**What is expected**
Reproduce every one of the entries below line for line, without changing a word.

**Exercise data**
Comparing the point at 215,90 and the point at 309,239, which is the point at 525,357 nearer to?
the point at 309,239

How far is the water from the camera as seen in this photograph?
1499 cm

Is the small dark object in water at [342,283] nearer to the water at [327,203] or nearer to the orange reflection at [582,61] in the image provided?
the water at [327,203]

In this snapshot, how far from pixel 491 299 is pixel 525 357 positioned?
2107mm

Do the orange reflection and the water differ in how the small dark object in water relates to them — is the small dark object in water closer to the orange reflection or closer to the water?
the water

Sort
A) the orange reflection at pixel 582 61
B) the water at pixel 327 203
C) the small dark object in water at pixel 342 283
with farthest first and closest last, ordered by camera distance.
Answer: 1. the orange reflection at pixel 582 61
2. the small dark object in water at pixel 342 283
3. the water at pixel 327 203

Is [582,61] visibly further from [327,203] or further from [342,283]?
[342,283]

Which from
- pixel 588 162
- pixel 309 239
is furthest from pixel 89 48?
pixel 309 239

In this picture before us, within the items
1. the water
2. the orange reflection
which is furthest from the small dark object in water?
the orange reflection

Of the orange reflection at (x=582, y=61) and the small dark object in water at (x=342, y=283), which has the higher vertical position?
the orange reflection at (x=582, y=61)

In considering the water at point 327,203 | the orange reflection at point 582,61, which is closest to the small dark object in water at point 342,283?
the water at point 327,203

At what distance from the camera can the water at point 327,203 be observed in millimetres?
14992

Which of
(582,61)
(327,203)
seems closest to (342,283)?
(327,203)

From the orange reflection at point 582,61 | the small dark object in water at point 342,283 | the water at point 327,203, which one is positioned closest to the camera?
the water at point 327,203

**Solution for this problem**
Comparing the point at 215,90 and the point at 309,239, which is the point at 525,357 nearer to?
the point at 309,239

How far is the water from the camera as seen in this photograph?
1499 cm

Is the small dark object in water at [342,283] nearer to the water at [327,203] or nearer to the orange reflection at [582,61] in the image provided?
the water at [327,203]

In this snapshot, how far from pixel 491 299 is pixel 525 357 positioned?
2107mm

Do the orange reflection and the water differ in how the small dark object in water relates to them — is the small dark object in water closer to the orange reflection or closer to the water?
the water

Sort
A) the orange reflection at pixel 582 61
B) the water at pixel 327 203
C) the small dark object in water at pixel 342 283
with farthest first and closest last, ordered by camera distance.
Answer: 1. the orange reflection at pixel 582 61
2. the small dark object in water at pixel 342 283
3. the water at pixel 327 203

Is [582,61] visibly further from [327,203] or further from [342,283]?
[342,283]

Which from
- pixel 588 162
- pixel 309 239
is furthest from pixel 89 48?
pixel 309 239

In this picture before us, within the items
1. the water
2. the orange reflection
which is furthest from the small dark object in water?
the orange reflection

Of the orange reflection at (x=582, y=61) and the small dark object in water at (x=342, y=283), which has the higher vertical position?
the orange reflection at (x=582, y=61)

In considering the water at point 327,203 | the orange reflection at point 582,61, which is closest to the small dark object in water at point 342,283?
the water at point 327,203

At what distance from the camera can the water at point 327,203 be observed in millimetres?
14992

Which of
(582,61)
(327,203)
seems closest to (342,283)?
(327,203)

From the orange reflection at point 582,61 | the small dark object in water at point 342,283 | the water at point 327,203, which one is positioned closest to the camera?
the water at point 327,203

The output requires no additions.